- WHAT YOU WILL DO:
**A)** Translate into Spanish this sentence from the report on UK postal services: "The universal service consists of daily collections and deliveries everywhere in the country at the same price regardless of distance."
**B)** Summarize the report on UK postal services in two sentences.

- TEXT BLOCK:
-------

INTRODUCTION
AND
LIST
OF
CONCLUSIONS
AND
RECOMMENDATIONS
1 Postal services are a key part of the United Kingdom's
economic infrastructure, providing a vital means of communication
between citizens, business and government. The main characteristics
of the postal services market in the United Kingdom have been
a statutory monopoly and a universal service at a uniform tariff.
The statutory monopoly comprised an area of the market of mail
costing less than £1 and weighing less 350 grams reserved
for the Post Office (now called Consignia[1]).
The universal service consists of daily collections and deliveries
everywhere in the country at the same price regardless of distance.
2 The postal service is facing a period of significant
change, for statutory and external reasons. The Postal Services
Act 2000 created a regulator, the Postal Services Commission (Postcomm),
whose primary statutory duty is ensuring the provision of a universal
service at a uniform tariff. Their other duties include the promotion
of effective competition and the protection of customer interests.
The Act replaced Consignia's monopoly with the issuing of licences
to postal operators within the reserved area. Consignia received
its licence in March 2001 and several other companies have since
been licensed for tightly defined services. External challenges
include more international competition, for example from the requirements
of EU legislation and increasing competition from the use of e-mail.
3 On 24 January 2002, the Comptroller and Auditor
General reported on the risks and opportunities facing Postcomm
(Opening the Post: Postcomm and postal services - the risks
and opportunities, HC 521 2001-02). Subsequently, Postcomm
published their proposals for opening up the market, which they
believed would introduce competition for around 30 per cent by
value of the previously reserved area from April 2002.[2]
We took evidence from Postcomm on 13 February on the Comptroller
and Auditor General's Report and on their proposals, but this
left some unanswered questions about the practicality of their
proposals and the analysis that supported them. We therefore took
evidence from Consignia on 25 March, shortly after the company
announced a substantial re-structuring of its business including
the loss of 15,000 jobs with the prospect of further reductions
of a similar magnitude.
4 As a result of our consideration of this evidence,
we make eight main points:
- Consignia's problems have impacted on the
quality of the universal postal service.
The UK benefits from daily deliveries to all properties and relatively
low prices. Consignia has, however, failed in recent years to
meet its own standards of service and has suffered from a series
of problems, including poor labour relations, inefficiency in
some parts of its operations, constraints on investment and steeply
rising costs. Revenues have risen from £6bn in 1995 to £8bn
in 2001, although postage charges in the UK are relatively low
and have fallen in real terms. In spite of these increased revenues,
the company has become unprofitable and is cutting jobs and changing
services to safeguard the future of the universal service.

-------

- INFORMATION SHOWN:

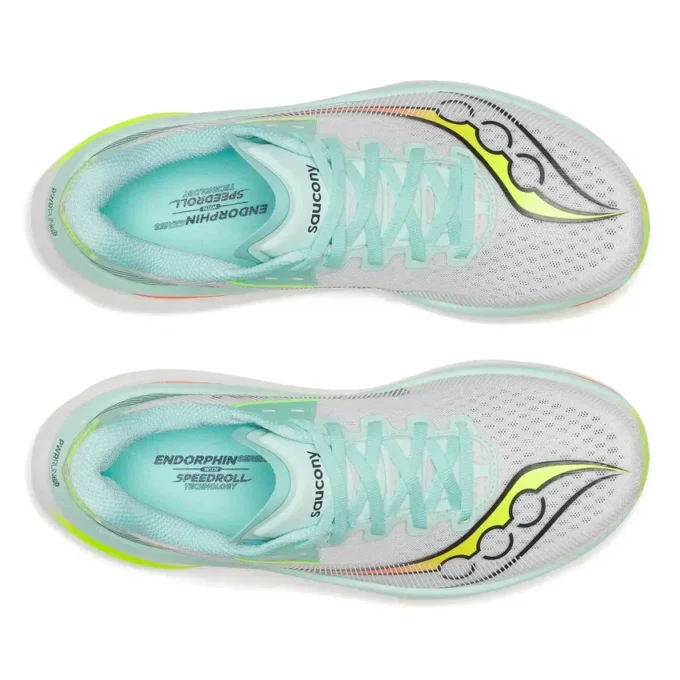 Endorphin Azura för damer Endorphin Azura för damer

-------

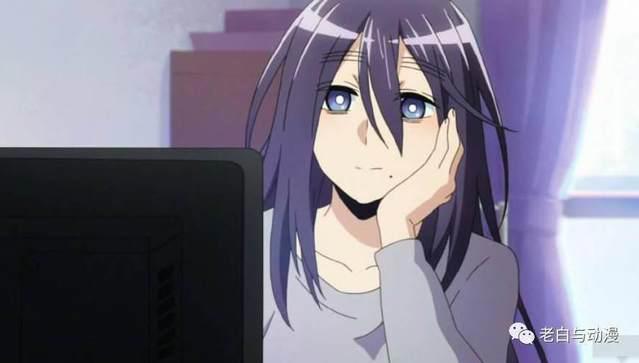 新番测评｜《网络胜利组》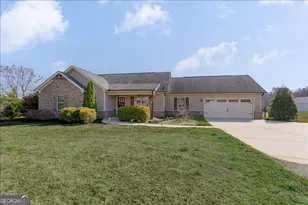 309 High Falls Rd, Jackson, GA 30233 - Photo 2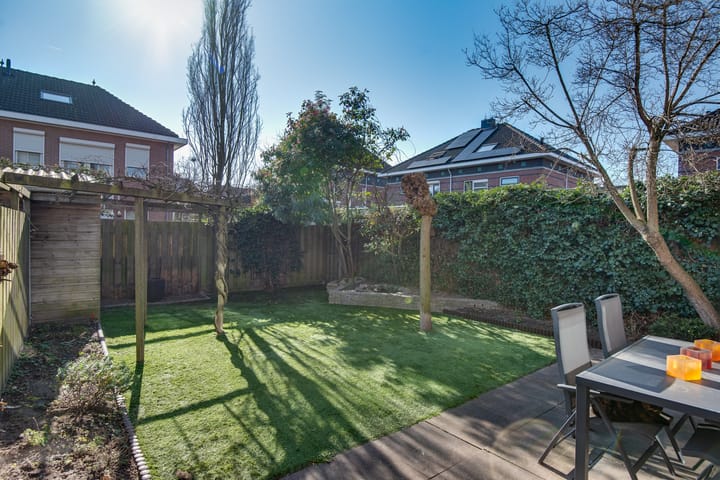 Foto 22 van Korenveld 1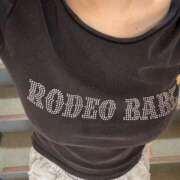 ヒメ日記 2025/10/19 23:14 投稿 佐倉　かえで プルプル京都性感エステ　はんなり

-------

- RESULTS OF THE EXERCISE:
**A)** El servicio universal consiste en recogidas y entregas diarias en todo el país al mismo precio, independientemente de la distancia.

**B)** The UK postal market has been marked by a statutory monopoly and a universal service at a uniform tariff, but it now faces major change: the Postal Services Act 2000 created the regulator Postcomm and replaced Consignia's monopoly with licences, while international competition and e-mail add outside pressure. After taking evidence from Postcomm and Consignia, the report concludes that Consignia's problems have hurt the quality of the universal service and that the company, though its revenues have grown, has become unprofitable and is cutting jobs to safeguard that service.